_Page extract_
>>

Use Recipes to Enrich Data¶
Now that you have an understanding of the datasets you’re working with, it’s time to combine them in order to enrich the data that you’ll be processing and analyzing.
When preparing data in a spreadsheet, as the project advances and the operations become more and more complex, it’s increasingly hard to keep track of all the changes made to the original data.
In Dataiku, rather than directly working on the final datasets, you create recipes, or a set of transformation instructions, that can be applied to input datasets and produce new output datasets whenever needed. The visual representation of the interactions between datasets and recipes produces the Flow, in which you can easily trace the changes in the data at any stage of the process.
We will prepare and enrich the data using two visual recipes: the Stack recipe and the Join recipe.
Recipes in Dataiku contain the transformation steps, or processing logic, that act upon datasets. A circle connecting the input and output datasets represents a recipe in the Flow.
Visual recipes (yellow circles) accomplish the most common data transformation operations, such as cleaning, grouping, and filtering, through a point-and-click interface.
Code recipes (orange circles) allow you to define your own processing logic in a language such as Python, R, or SQL.
Plugin recipes allow coders to wrap custom code behind a visual interface, thereby extending the native capabilities of Dataiku.
First, we will “stack” two datasets that have the same column structure but contain rows from different time periods into one single dataset.
This is similar to merging sheets in Excel by moving or copying them, or by using the Consolidate command, but made easier since you don’t need to navigate back and forth between multiple spreadsheet files or perform manual operations. This makes it easier to stack large datasets.
Select the web_this_year dataset by clicking on it.
Click the arrow near the top right corner of the screen to open the Actions menu, and select the Stack visual recipe.
In the window that opens, under “Inputs”, click the blue +Add button, and select the web_last_year dataset from the options.
Name the output dataset
web_this_and_last_yearinstead of the default name.
Click Create Recipe.
Once the recipe is initiated, you can observe or modify the settings before running it.
Navigate to the Origin column step on the left hand side, and activate the Off/On button.
This will create an additional original_dataset column in the output dataset indicating for each row, which dataset (i.e. which year) it comes from.
Click the green Run button in the bottom left corner of the screen to run the Stack recipe.
If you want to save the settings before running the recipe (for example to pause and come back to make more adjustments later), you can always click Save in the top right corner.
When the recipe is finished running, a green Job succeeded panel will appear.

<<

_Dataset_
>>

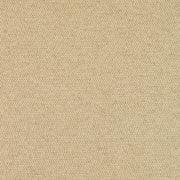Maharam Messenger Balsa Beige Upholstery Fabric 458640-001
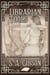 Librarian Tools: Stories in the Protected Books World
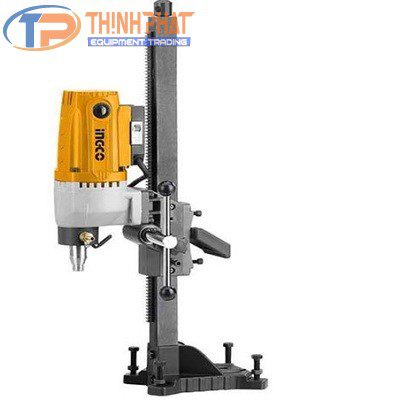Máy khoan ống 200mm Ingco DDM28001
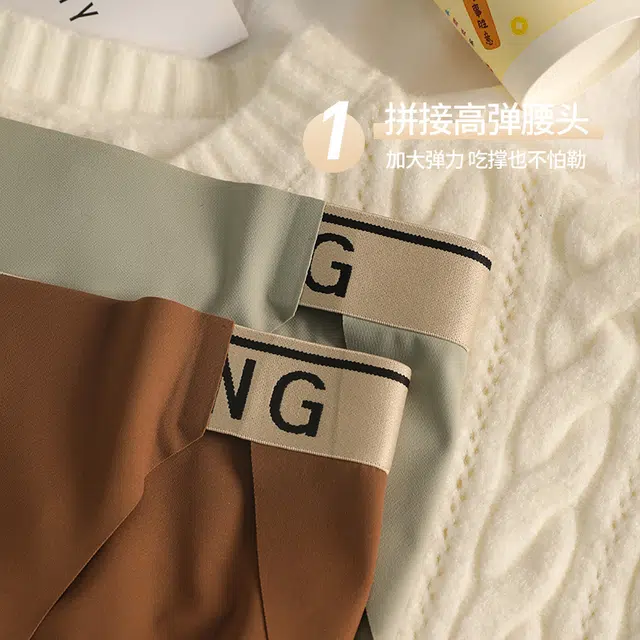 Tlogo 2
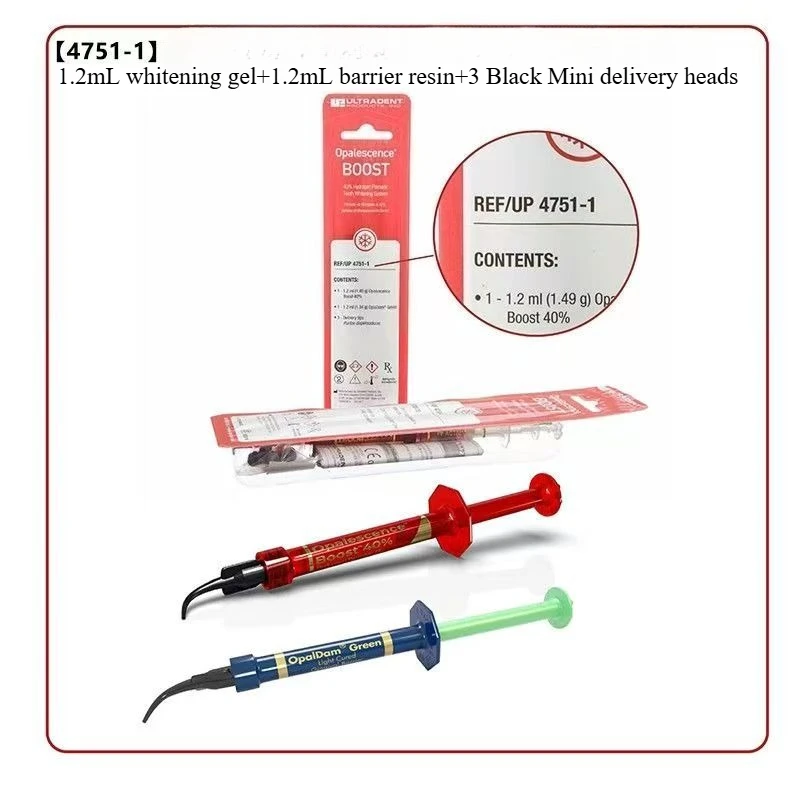 Dental Material Hydrogen Perox - Teeth Whitening With Peroxide บทวิจารณ์และราคา
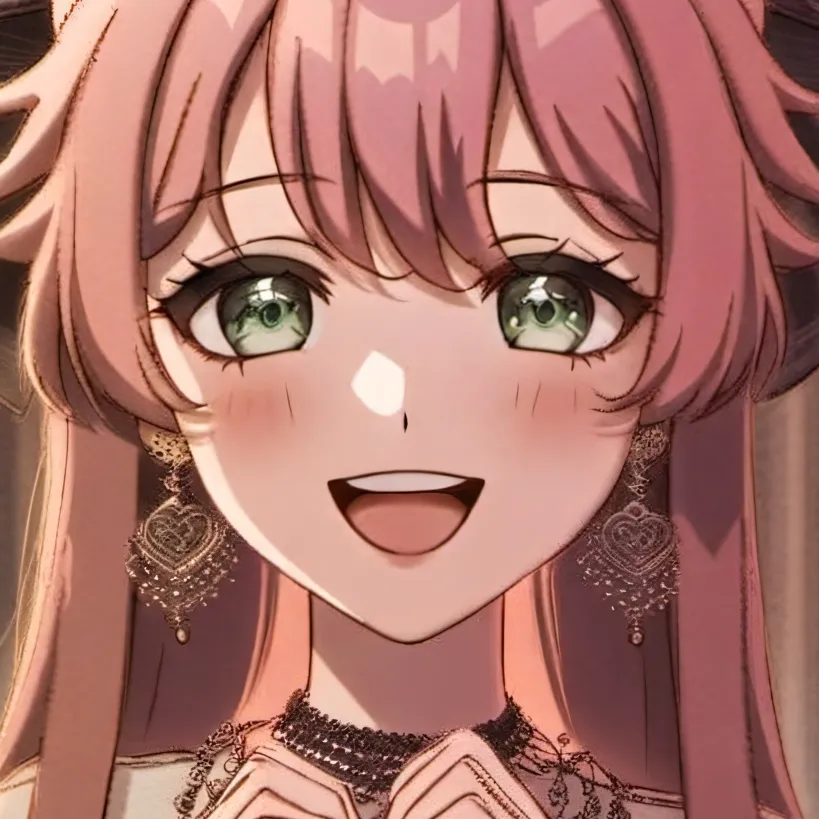 chat with ai character: KNY personality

<<

_Prompt_
Answer these questions from the Dataiku recipes page extract.
(a) What color are the circles that represent code recipes in the Flow?
(b) What name should the output dataset of the Stack recipe be given?
(c) Which column is added to the output dataset when the Origin column step is switched on?

_Solution_
(a) Orange.
(b) web_this_and_last_year
(c) original_dataset